### DATA FOR THIS EXERCISE ###

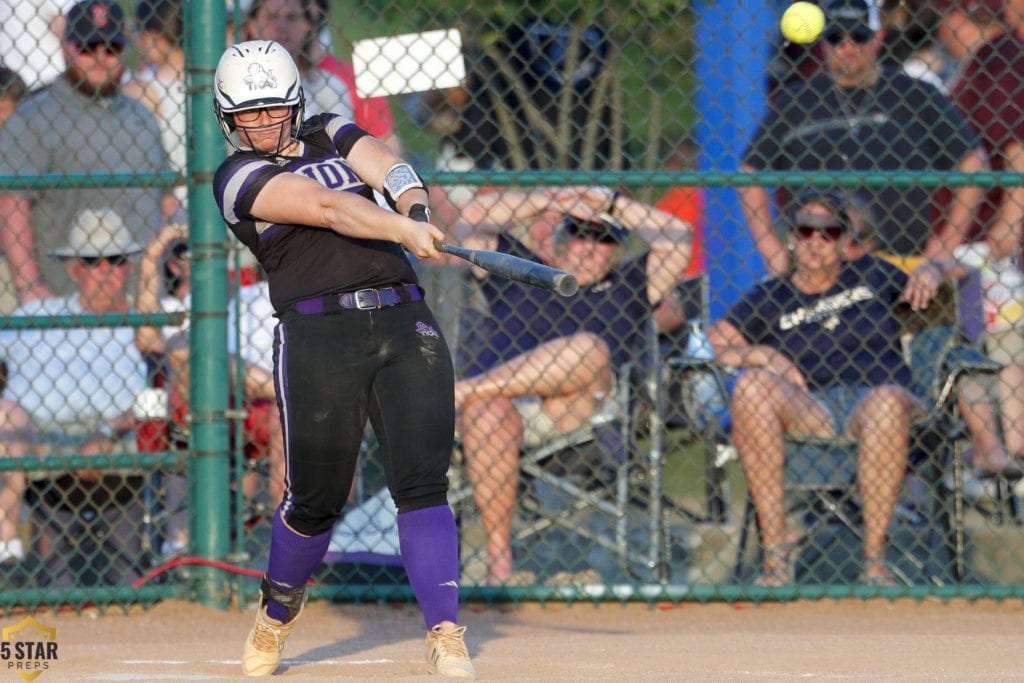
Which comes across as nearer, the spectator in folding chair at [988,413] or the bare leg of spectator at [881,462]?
the bare leg of spectator at [881,462]

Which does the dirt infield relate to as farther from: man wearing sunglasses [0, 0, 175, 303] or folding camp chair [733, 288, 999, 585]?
man wearing sunglasses [0, 0, 175, 303]

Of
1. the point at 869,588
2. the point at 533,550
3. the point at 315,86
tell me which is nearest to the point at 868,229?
the point at 869,588

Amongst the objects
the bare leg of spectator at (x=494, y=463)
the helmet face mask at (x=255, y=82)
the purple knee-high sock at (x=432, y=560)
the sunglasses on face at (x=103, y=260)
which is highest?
the helmet face mask at (x=255, y=82)

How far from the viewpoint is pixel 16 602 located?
5.46 meters

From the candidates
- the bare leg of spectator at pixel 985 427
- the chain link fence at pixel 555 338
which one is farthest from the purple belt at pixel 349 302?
the bare leg of spectator at pixel 985 427

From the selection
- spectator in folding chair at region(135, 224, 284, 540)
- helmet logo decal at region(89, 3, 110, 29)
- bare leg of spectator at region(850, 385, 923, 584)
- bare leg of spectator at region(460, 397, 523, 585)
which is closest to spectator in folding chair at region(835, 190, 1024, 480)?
bare leg of spectator at region(850, 385, 923, 584)

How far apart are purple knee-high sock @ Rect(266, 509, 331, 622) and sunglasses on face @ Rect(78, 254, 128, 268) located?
2083 mm

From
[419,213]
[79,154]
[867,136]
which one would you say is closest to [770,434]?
[867,136]

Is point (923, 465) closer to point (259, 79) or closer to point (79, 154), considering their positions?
point (259, 79)

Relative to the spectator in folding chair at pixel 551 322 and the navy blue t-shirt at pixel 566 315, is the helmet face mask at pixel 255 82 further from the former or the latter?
the navy blue t-shirt at pixel 566 315

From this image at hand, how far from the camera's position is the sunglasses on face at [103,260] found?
5879 millimetres

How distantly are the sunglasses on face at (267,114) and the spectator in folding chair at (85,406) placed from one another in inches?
73.2

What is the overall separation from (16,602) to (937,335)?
3.64 meters

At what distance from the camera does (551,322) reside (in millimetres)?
5973
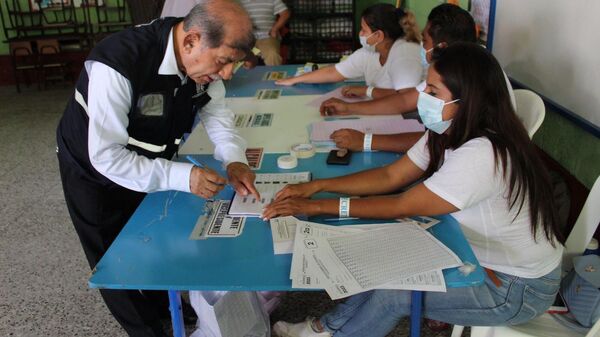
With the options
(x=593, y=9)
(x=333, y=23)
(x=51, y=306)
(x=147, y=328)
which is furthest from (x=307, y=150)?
(x=333, y=23)

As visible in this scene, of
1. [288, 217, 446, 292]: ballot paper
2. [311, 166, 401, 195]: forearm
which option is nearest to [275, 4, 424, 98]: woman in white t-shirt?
[311, 166, 401, 195]: forearm

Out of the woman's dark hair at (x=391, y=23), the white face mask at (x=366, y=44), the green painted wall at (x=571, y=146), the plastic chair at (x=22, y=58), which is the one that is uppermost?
the woman's dark hair at (x=391, y=23)

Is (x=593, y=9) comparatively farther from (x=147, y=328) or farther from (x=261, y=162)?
(x=147, y=328)

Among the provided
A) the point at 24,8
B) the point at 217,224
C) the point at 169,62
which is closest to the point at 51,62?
the point at 24,8

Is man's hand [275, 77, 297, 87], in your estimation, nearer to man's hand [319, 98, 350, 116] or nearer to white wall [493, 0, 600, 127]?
man's hand [319, 98, 350, 116]

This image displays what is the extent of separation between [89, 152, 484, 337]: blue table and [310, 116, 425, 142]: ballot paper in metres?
0.65

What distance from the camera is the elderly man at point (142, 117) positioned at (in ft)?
4.21

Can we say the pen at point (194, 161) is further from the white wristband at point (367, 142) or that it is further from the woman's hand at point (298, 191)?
the white wristband at point (367, 142)

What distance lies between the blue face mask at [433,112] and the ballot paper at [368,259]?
324mm

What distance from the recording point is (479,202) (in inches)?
50.1

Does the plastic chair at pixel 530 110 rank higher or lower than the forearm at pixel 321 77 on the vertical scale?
higher

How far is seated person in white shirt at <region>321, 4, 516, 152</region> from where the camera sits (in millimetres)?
1768

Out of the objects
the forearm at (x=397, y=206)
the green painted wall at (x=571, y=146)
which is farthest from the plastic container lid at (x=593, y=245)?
the forearm at (x=397, y=206)

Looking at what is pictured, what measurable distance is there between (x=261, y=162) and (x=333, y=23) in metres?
4.48
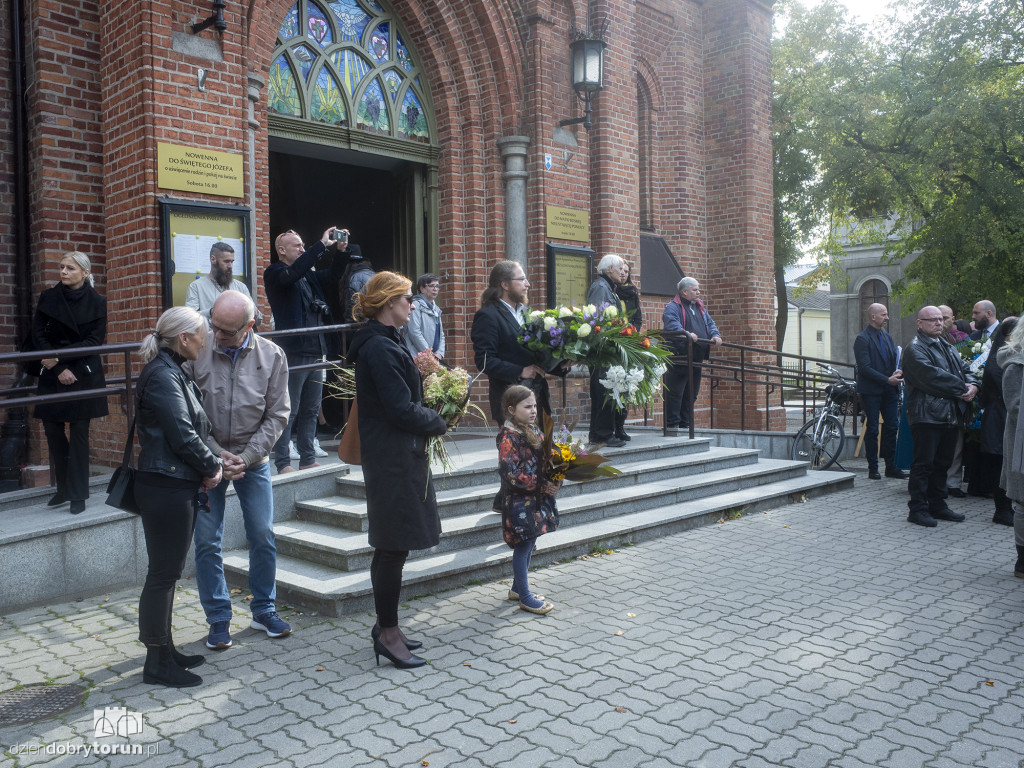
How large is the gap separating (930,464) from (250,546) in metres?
6.03

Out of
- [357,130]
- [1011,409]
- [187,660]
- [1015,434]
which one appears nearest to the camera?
[187,660]

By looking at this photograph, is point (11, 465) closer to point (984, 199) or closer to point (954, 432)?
point (954, 432)

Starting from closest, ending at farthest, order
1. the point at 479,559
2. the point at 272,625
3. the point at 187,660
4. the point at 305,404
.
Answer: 1. the point at 187,660
2. the point at 272,625
3. the point at 479,559
4. the point at 305,404

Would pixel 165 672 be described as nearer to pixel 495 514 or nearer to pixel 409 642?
pixel 409 642

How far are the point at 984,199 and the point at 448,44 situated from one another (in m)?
10.0

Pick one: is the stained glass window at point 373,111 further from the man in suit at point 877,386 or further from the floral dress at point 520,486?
the man in suit at point 877,386

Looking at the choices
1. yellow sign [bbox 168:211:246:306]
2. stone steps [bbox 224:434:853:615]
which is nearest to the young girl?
stone steps [bbox 224:434:853:615]

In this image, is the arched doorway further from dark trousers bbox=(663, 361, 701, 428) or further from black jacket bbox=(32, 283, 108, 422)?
black jacket bbox=(32, 283, 108, 422)

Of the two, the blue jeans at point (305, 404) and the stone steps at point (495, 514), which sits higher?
the blue jeans at point (305, 404)

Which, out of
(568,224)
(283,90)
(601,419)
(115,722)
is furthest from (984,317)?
(115,722)

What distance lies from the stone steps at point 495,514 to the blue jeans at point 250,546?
1.36 feet

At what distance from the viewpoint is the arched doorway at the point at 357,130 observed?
345 inches

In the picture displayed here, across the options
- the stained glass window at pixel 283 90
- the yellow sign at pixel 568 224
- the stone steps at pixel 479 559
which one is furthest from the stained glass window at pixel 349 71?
the stone steps at pixel 479 559

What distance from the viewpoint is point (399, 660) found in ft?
13.3
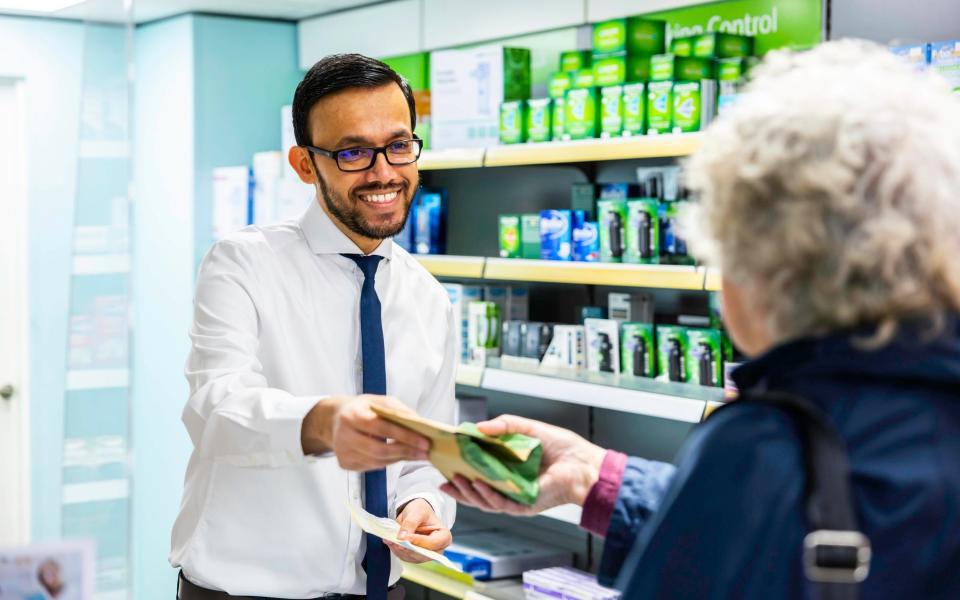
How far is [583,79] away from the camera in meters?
3.94

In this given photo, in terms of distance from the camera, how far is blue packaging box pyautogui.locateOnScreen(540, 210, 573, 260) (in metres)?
4.03

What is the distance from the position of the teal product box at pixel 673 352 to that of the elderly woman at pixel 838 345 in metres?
2.60

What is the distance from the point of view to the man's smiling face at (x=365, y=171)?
241 centimetres

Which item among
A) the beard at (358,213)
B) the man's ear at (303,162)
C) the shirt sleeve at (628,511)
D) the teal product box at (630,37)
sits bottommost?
the shirt sleeve at (628,511)

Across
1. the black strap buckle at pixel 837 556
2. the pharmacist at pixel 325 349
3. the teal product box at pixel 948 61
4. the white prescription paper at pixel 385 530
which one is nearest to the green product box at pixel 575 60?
the teal product box at pixel 948 61

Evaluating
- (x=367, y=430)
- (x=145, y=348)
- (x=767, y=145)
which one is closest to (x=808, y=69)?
(x=767, y=145)

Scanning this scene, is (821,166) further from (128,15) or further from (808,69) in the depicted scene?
(128,15)

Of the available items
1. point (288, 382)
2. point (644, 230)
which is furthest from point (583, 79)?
Result: point (288, 382)

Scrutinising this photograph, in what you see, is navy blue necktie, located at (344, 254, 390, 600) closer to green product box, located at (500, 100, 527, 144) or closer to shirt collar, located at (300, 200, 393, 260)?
shirt collar, located at (300, 200, 393, 260)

###

### TASK STATEMENT
Write out all the entries again, word for word, and print no images.

### COMPLETE RESPONSE
Which comes across as nearer, the spectator in folding chair at [988,413] or the bare leg of spectator at [881,462]?
the bare leg of spectator at [881,462]

Which does the dirt infield relate to as farther from: man wearing sunglasses [0, 0, 175, 303] or folding camp chair [733, 288, 999, 585]?
man wearing sunglasses [0, 0, 175, 303]

Of
1. the point at 869,588
2. the point at 533,550
3. the point at 315,86
tell me which is nearest to the point at 868,229?
the point at 869,588

Amongst the objects
the bare leg of spectator at (x=494, y=463)
the helmet face mask at (x=255, y=82)
the purple knee-high sock at (x=432, y=560)
the sunglasses on face at (x=103, y=260)
which is highest?
the helmet face mask at (x=255, y=82)

How far from the viewpoint is pixel 16 602 located?
5.46 meters

From the candidates
- the bare leg of spectator at pixel 985 427
- the chain link fence at pixel 555 338
which one is farthest from the purple belt at pixel 349 302?
the bare leg of spectator at pixel 985 427

From the selection
- spectator in folding chair at region(135, 224, 284, 540)
- helmet logo decal at region(89, 3, 110, 29)
- bare leg of spectator at region(850, 385, 923, 584)
- bare leg of spectator at region(460, 397, 523, 585)
which is closest to spectator in folding chair at region(835, 190, 1024, 480)?
bare leg of spectator at region(850, 385, 923, 584)

How far apart are purple knee-high sock @ Rect(266, 509, 331, 622) and sunglasses on face @ Rect(78, 254, 128, 268) located?
2083 mm

From
[419,213]
[79,154]
[867,136]
which one would you say is closest to [770,434]?
[867,136]

Is point (923, 465) closer to point (259, 79) or closer to point (79, 154), considering their positions?
point (259, 79)

Relative to the spectator in folding chair at pixel 551 322 and the navy blue t-shirt at pixel 566 315, is the helmet face mask at pixel 255 82 further from the former or the latter?
the navy blue t-shirt at pixel 566 315

From this image at hand, how far from the camera's position is the sunglasses on face at [103,260] found?
5879 millimetres

How distantly are the sunglasses on face at (267,114) and the spectator in folding chair at (85,406) placed from one another in inches?
73.2

What is the overall separation from (16,602) to (937,335)?
3.64 meters

At what distance from the camera does (551,322) reside (in millimetres)?
5973
With the options
(x=593, y=9)
(x=333, y=23)
(x=51, y=306)
(x=147, y=328)
which is furthest from (x=307, y=150)?
(x=333, y=23)

As visible in this scene, of
1. [288, 217, 446, 292]: ballot paper
2. [311, 166, 401, 195]: forearm
which option is nearest to [275, 4, 424, 98]: woman in white t-shirt?
[311, 166, 401, 195]: forearm

Out of the woman's dark hair at (x=391, y=23), the white face mask at (x=366, y=44), the green painted wall at (x=571, y=146), the plastic chair at (x=22, y=58), which is the one that is uppermost?
the woman's dark hair at (x=391, y=23)

Is (x=593, y=9) comparatively farther from (x=147, y=328) or farther from (x=261, y=162)?
(x=147, y=328)

Among the provided
A) the point at 24,8
B) the point at 217,224
C) the point at 169,62
which is closest to the point at 51,62?
the point at 24,8

Is man's hand [275, 77, 297, 87], in your estimation, nearer to man's hand [319, 98, 350, 116] or nearer to white wall [493, 0, 600, 127]?
man's hand [319, 98, 350, 116]

This image displays what is the extent of separation between [89, 152, 484, 337]: blue table and [310, 116, 425, 142]: ballot paper in metres?
0.65

What distance from the camera is the elderly man at point (142, 117) positioned at (in ft)?
4.21

Can we say the pen at point (194, 161) is further from the white wristband at point (367, 142) or that it is further from the woman's hand at point (298, 191)?
the white wristband at point (367, 142)

What distance lies between the blue face mask at [433,112] and the ballot paper at [368,259]?
324mm

What distance from the recording point is (479,202) (in inches)?
50.1

Does the plastic chair at pixel 530 110 rank higher or lower than the forearm at pixel 321 77 on the vertical scale?
higher

How far is seated person in white shirt at <region>321, 4, 516, 152</region> from where the camera sits (in millimetres)?
1768

Out of the objects
the forearm at (x=397, y=206)
the green painted wall at (x=571, y=146)
which is farthest from the plastic container lid at (x=593, y=245)?
the forearm at (x=397, y=206)

Looking at what is pictured, what measurable distance is there between (x=261, y=162) and (x=333, y=23) in metres?
4.48
How large is the gap separating (930,464) from (250,546) in metres?
6.03

Out of
- [357,130]
- [1011,409]
- [187,660]
- [1015,434]
which one appears nearest to the camera?
[187,660]

By looking at this photograph, is point (11, 465) closer to point (984, 199) or closer to point (954, 432)?
point (954, 432)

Starting from closest, ending at farthest, order
1. the point at 479,559
2. the point at 272,625
3. the point at 187,660
4. the point at 305,404
.
Answer: 1. the point at 187,660
2. the point at 272,625
3. the point at 479,559
4. the point at 305,404

Would pixel 165 672 be described as nearer to pixel 495 514 or nearer to pixel 409 642?
pixel 409 642

How far are the point at 984,199 and the point at 448,44 situated from one another (in m)?
10.0

Pick one: is the stained glass window at point 373,111 further from the man in suit at point 877,386 or further from the floral dress at point 520,486?
the man in suit at point 877,386

Looking at the choices
1. yellow sign [bbox 168:211:246:306]
2. stone steps [bbox 224:434:853:615]
which is nearest to the young girl?
stone steps [bbox 224:434:853:615]

In this image, is the arched doorway further from dark trousers bbox=(663, 361, 701, 428) or further from black jacket bbox=(32, 283, 108, 422)?
black jacket bbox=(32, 283, 108, 422)

Of the two, the blue jeans at point (305, 404) and the stone steps at point (495, 514), which sits higher?
the blue jeans at point (305, 404)

Which, out of
(568,224)
(283,90)
(601,419)
(115,722)
is furthest from (984,317)?
(115,722)

What distance lies from the stone steps at point 495,514 to the blue jeans at point 250,546?
1.36 feet

At what distance from the viewpoint is the arched doorway at the point at 357,130 observed?
345 inches

In the picture displayed here, across the options
- the stained glass window at pixel 283 90
- the yellow sign at pixel 568 224
- the stone steps at pixel 479 559
which one is furthest from the stained glass window at pixel 349 71?
the stone steps at pixel 479 559

What distance from the viewpoint is point (399, 660) found in ft?
13.3
How far is [583,79] away from the camera in meters?
3.94

In this given photo, in terms of distance from the camera, how far is blue packaging box pyautogui.locateOnScreen(540, 210, 573, 260) (in metres)?
4.03

What is the distance from the position of the teal product box at pixel 673 352 to that of the elderly woman at pixel 838 345 in metres?
2.60

What is the distance from the point of view to the man's smiling face at (x=365, y=171)?
241 centimetres

Which item among
A) the beard at (358,213)
B) the man's ear at (303,162)
C) the shirt sleeve at (628,511)
D) the teal product box at (630,37)
sits bottommost?
the shirt sleeve at (628,511)

Across
1. the black strap buckle at pixel 837 556
2. the pharmacist at pixel 325 349
3. the teal product box at pixel 948 61
4. the white prescription paper at pixel 385 530
which one is nearest to the green product box at pixel 575 60?
the teal product box at pixel 948 61

Evaluating
- (x=367, y=430)
- (x=145, y=348)
- (x=767, y=145)
which one is closest to (x=808, y=69)?
(x=767, y=145)

Scanning this scene, is (821,166) further from (128,15) or further from (808,69) in the depicted scene?
(128,15)

Of the available items
1. point (288, 382)
2. point (644, 230)
which is furthest from point (583, 79)?
Result: point (288, 382)

Scrutinising this photograph, in what you see, is navy blue necktie, located at (344, 254, 390, 600) closer to green product box, located at (500, 100, 527, 144) or closer to shirt collar, located at (300, 200, 393, 260)?
shirt collar, located at (300, 200, 393, 260)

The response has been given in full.